Sigma-metrics according to EFLM-derived MINIMUM performance specifications
There's a definite improvement, but still there's a vast proportion of the assay performance is below 2 Sigma.
Sigma-metrics according to CLIA 2024 performance specifications
For US labs and labs that are governed by CAP accreditation, there's a respite: the EFLM biological rules aren't mandatory. CLIA 2024 goals are instead. One shortcoming is that the CLIA goals don't cover all the differential parameters, they only cover a few analytes. The 1992 CLIA goals were fairly forgiving, but there's a rude wake up for labs once the new goals kick in.
Even the CLIA 2024 goals are hard to hit for the Alinity HQ. The new CLIA 2024 goals are in fact some of the strictest performance specifications now, sometimes even more demanding than the EFLM desirable goals!
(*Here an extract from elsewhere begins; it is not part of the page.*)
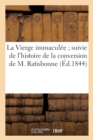 Image for La Vierge Immaculee Suivie de l&#39;Histoire de la Conversion de M. Ratisbonne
The final verdict on this Alinity HQ is that its performance cannot achieve either the CLIA 204, EFLM minimum or EFLM desirable benchmarks. The implications of this performance are that more robust QC implementation is needed - more rules, more levels, more frequency, and overall more vigilance.
The one bit of good news is that the left and right side have essentially identical performance. There isn't a worry about getting different result from left or right. The problem is that neither side is able to meet the goals demanded by CLIA and EFLM.